En un artículo de 2024, Ludwig y Mullainathan utilizan IA para demostrar que las fotos policiales de los acusados pueden predecir con fiabilidad las sentencias de los jueces sobre cárcel o fianza. Basándose en datos de Carolina del Norte, los investigadores descubrieron que las personas que parecen bien arregladas en sus fotos de arresto o que tienen rostros más anchos o redondeados tienen más probabilidades de ser liberadas bajo fianza que de ser retenidas hasta su juicio.

Aunque el hallazgo pueda parecer intuitivo, fue “una conexión que nadie notó”, incluidos los defensores públicos y los propios jueces, dijo Mullainathan.

Los algoritmos a veces detectan “conexiones poco plausibles” que la gente no detecta, dijo Mullainathan. “Es una escala a la que la mente humana no puede operar, y una tediosidad que la mente humana no puede manejar”, dijo.

Citó un experimento que utilizaba IA para comparar electrocardiogramas de personas que murieron por paro cardíaco súbito con ECGs similares a los de personas que no lo hicieron. El algoritmo detectó diferencias mínimas en las pruebas que los médicos no detectaron.

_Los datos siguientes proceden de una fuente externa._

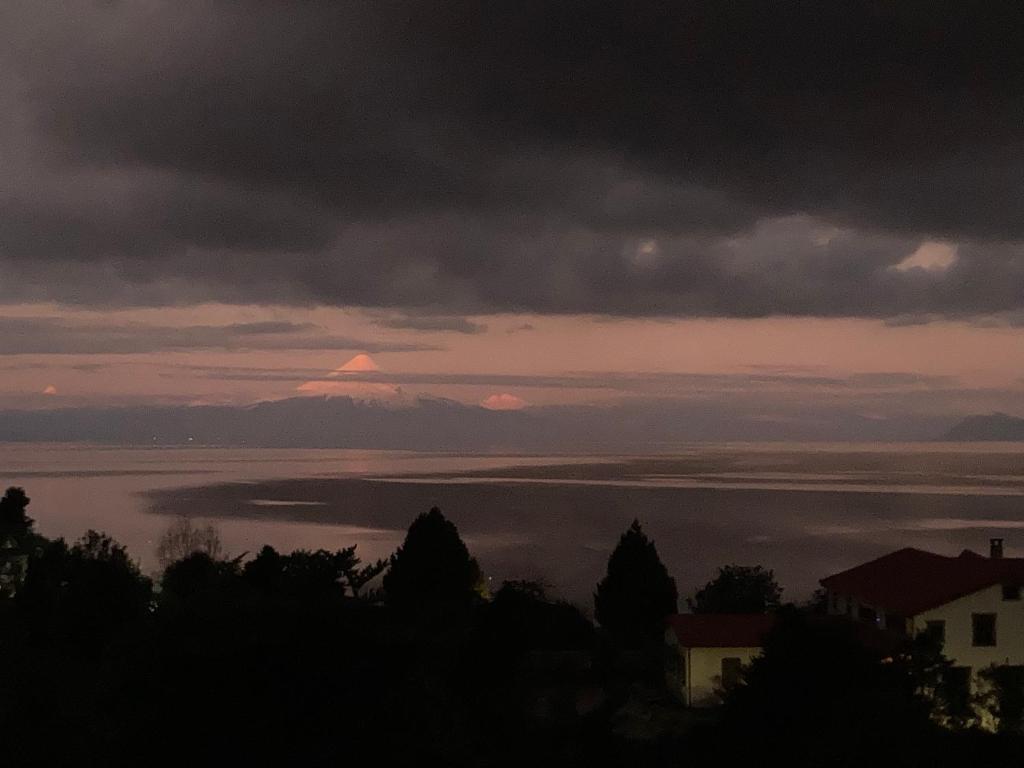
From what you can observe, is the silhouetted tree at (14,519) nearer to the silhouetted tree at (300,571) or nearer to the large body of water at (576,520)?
the silhouetted tree at (300,571)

Esto podría ayudar a identificar a las personas con más probabilidades de morir por paro cardíaco súbito que podrían ser candidatas a un marcapasos, dijo Mullainathan.

Bicicletas para la mente

Tras seis años en la Universidad de Chicago, Mullainathan regresó al MIT en 2024 como profesora en los departamentos de economía, ingeniería eléctrica e informática. Lidera una iniciativa llamada “The Bike Shop @ MIT”, utilizando algoritmos para construir “bicicletas para la mente”.

La imagen proviene de un gráfico publicado en el número de marzo de 1973 de Scientific American comparando la eficiencia de los animales en movimiento. “Hombre en bicicleta” fue, con diferencia, el más eficiente. El hallazgo, escribe Mullainathan, ofrecía “una visión de lo que deberían ser los ordenadores: bicicletas para la mente.”

Mullainathan y sus colegas están llevando a cabo un experimento con estudiantes de matemáticas en la India. “Enseñar es un gran salto de lectura”, dijo Ashesh Rambachan del MIT y colaborador en el proyecto. “Los profesores no entienden lo que los alumnos no entienden. Un algoritmo podría ayudarles con eso.”

Rambachan, Mullainathan y colaboradores de investigación en India están recopilando miles de ejemplos de trabajos de estudiantes sobre deberes de matemáticas. Planean usar IA para identificar en qué fallan los estudiantes, de modo que puedan crear un algoritmo que mapee la “cartografía de la confusión”. El objetivo es ayudar a los profesores a que los estudiantes encuentren su camino, dijo Mullainathan. Podría “cambiar la forma en que pensamos sobre la mente estudiantil.”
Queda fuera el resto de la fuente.